Creative Women: Matrix by Lauren Groff and Letters to Gwen John by Celia Paul

Matrix by Lauren GroffI’ve not managed to post many book reviews recently, as I’ve been struggling with chronic fatigue while completing my PhD and getting my own book ready for publication. So I’m going to post a few mini-reviews over the summer, reflecting on some of the incredible books I’ve read over the past year. The first two books are very different but they both focus on the experiences of women.   

Matrix – A Novel by Lauren Groff

I was mesmerised by this fictional re-imagining of the life of Marie de France, a 12th century nun who is sent against her will to an English Abbey, where she must learn to survive in a world that feels extremely strange and restrictive. But she soon begins to carve out a niche for herself as prioress, learning to negotiate the quirks and politics of this grim place. Groff accurately portrays the harsh realities of life for women at this time, at a ferocious and gripping pace.

“It is time for Marie’s bath, she says gently.

Marie says thank you but that she needs no bath, that she bathed in November, and the abbess laughs and says that cleaning the body is also a form of prayer and at the abbey all the nuns bathe every month and the servants bathe every two months, for god is displeased by bodily odors.”

Letters to Gwen John by Celia Paul

Letters to Gwen John – A Memoir/Biography by Celia Paul

I’ve always been intrigued by those female artists who somehow managed to carve out a place in the world at a time when opportunities were rare, and recognition almost impossible. Gwen John, in her lifetime, was overshadowed by the work of Augustus John (her brother) and Auguste Rodin (her lover), but she is now recognised for the talented artist that she was.

Celia Paul’s book is half-biography half-memoir.

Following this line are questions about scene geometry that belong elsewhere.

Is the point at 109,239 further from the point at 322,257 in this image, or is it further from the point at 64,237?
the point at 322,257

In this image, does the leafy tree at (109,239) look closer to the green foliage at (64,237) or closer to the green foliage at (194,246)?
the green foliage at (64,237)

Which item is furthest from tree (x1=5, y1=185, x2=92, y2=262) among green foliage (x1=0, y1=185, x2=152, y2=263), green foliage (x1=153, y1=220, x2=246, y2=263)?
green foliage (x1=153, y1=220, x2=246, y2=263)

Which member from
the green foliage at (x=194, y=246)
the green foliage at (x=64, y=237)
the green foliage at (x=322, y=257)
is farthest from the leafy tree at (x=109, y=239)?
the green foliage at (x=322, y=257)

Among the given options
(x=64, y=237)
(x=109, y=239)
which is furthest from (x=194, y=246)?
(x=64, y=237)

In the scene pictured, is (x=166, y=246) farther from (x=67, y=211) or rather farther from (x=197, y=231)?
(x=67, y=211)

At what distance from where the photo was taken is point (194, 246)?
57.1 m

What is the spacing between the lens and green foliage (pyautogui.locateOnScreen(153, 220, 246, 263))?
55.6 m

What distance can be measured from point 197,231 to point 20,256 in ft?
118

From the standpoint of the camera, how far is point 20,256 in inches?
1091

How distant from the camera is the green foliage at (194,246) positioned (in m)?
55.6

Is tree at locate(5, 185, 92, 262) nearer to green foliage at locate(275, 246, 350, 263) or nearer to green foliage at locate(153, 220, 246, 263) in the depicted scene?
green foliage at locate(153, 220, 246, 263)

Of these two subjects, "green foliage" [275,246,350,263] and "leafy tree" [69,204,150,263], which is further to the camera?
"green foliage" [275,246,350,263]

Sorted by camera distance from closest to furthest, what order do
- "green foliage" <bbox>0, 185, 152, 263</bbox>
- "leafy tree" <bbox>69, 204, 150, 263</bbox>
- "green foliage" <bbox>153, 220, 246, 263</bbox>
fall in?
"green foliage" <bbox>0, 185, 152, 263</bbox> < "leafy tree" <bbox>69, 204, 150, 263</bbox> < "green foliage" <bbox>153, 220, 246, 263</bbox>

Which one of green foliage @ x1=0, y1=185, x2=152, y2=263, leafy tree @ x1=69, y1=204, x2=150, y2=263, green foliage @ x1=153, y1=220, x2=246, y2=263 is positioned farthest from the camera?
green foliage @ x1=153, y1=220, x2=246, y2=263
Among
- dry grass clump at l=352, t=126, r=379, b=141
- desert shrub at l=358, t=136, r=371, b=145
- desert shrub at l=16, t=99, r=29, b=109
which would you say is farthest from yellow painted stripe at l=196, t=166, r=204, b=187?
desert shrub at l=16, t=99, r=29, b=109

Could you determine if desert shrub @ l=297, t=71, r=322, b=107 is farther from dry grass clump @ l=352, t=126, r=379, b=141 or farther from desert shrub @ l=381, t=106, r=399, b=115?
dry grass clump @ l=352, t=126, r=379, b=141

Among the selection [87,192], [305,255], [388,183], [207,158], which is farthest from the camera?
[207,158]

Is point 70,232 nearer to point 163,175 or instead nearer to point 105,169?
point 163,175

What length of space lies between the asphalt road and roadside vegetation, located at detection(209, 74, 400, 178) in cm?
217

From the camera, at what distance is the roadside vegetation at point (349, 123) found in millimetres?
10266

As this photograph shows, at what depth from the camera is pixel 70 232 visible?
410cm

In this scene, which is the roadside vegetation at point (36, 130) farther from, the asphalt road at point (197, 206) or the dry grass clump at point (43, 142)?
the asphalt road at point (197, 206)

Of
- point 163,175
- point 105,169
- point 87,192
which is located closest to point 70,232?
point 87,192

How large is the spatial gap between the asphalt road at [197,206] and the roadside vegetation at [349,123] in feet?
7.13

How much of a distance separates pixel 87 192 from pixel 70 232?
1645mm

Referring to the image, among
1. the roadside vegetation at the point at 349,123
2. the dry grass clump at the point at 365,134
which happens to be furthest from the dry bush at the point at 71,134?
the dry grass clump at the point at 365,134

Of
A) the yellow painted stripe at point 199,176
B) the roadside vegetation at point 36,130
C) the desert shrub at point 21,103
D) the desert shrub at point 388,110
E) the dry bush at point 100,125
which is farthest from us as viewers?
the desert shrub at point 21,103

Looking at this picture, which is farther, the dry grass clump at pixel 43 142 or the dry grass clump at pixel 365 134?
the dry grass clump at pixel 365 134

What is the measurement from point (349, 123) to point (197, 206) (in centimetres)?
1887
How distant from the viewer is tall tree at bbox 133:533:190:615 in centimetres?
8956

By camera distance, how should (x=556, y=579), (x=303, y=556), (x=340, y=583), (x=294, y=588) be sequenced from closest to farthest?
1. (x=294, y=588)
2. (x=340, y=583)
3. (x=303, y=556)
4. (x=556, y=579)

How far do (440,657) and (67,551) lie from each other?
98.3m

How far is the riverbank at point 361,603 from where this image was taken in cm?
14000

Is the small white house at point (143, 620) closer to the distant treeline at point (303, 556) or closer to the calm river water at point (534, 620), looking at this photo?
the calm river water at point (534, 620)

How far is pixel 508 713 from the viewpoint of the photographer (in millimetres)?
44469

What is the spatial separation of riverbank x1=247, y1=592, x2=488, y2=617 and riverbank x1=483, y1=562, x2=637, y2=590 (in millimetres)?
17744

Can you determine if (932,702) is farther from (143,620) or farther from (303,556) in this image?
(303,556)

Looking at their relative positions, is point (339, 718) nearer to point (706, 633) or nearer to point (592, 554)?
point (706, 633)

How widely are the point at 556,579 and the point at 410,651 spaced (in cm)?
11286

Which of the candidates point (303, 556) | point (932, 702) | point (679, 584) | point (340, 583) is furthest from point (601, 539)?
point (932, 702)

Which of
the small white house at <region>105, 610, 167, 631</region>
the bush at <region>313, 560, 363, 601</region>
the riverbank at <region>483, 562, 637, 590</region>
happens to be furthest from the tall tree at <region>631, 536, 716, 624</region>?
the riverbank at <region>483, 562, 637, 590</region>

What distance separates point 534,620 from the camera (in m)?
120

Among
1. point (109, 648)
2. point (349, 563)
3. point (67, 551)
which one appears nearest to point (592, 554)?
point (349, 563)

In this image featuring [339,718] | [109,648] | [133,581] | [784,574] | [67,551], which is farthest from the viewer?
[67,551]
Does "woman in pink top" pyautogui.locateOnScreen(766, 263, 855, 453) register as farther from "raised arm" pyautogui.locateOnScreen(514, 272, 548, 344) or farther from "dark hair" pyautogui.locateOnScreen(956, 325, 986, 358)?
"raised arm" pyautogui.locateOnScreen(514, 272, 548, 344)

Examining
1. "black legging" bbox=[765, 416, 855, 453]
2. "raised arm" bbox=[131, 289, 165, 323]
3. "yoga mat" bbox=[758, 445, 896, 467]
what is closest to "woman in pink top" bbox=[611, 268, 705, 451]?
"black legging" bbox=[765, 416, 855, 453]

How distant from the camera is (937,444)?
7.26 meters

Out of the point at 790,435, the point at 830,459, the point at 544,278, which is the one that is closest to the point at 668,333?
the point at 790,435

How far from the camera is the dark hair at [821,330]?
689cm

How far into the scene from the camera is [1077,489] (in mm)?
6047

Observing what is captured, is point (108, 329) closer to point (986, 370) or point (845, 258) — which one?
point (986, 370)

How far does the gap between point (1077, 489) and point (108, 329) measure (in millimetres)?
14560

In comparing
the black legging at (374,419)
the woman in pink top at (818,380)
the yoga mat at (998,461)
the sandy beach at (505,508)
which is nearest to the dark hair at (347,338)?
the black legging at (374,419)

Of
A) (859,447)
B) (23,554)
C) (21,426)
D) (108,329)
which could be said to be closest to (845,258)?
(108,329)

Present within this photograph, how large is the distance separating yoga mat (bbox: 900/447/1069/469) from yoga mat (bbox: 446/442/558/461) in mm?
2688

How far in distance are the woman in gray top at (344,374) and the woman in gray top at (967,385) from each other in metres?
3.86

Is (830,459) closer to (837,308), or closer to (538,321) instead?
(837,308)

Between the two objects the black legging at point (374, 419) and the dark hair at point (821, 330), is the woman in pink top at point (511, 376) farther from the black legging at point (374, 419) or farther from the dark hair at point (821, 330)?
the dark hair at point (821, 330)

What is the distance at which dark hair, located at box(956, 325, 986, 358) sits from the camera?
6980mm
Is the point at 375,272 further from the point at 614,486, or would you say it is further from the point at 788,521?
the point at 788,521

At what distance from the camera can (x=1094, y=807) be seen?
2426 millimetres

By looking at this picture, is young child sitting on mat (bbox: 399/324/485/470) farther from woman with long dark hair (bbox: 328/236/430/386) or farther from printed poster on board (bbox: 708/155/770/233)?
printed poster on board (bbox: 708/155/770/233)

Addressed to Gwen John through a series of letters, she compares her life with Gwen’s life, her art with Gwen’s art, in an intimate appraisal of what it means to be a woman who is also an artist—or an artist who also happens to be a woman. She explores the tensions and conflicts between family and creativity, between love and the ongoing search for inspiration. This memoir-biography is emotive and poignant, and reads like a novel. It’s not cheap (due to the full-colour images) but is worth every penny.

Letters to Gwen John by Celia Paul is published by Jonathan Cape.

Matrix by Lauren Groff is published by Penguin.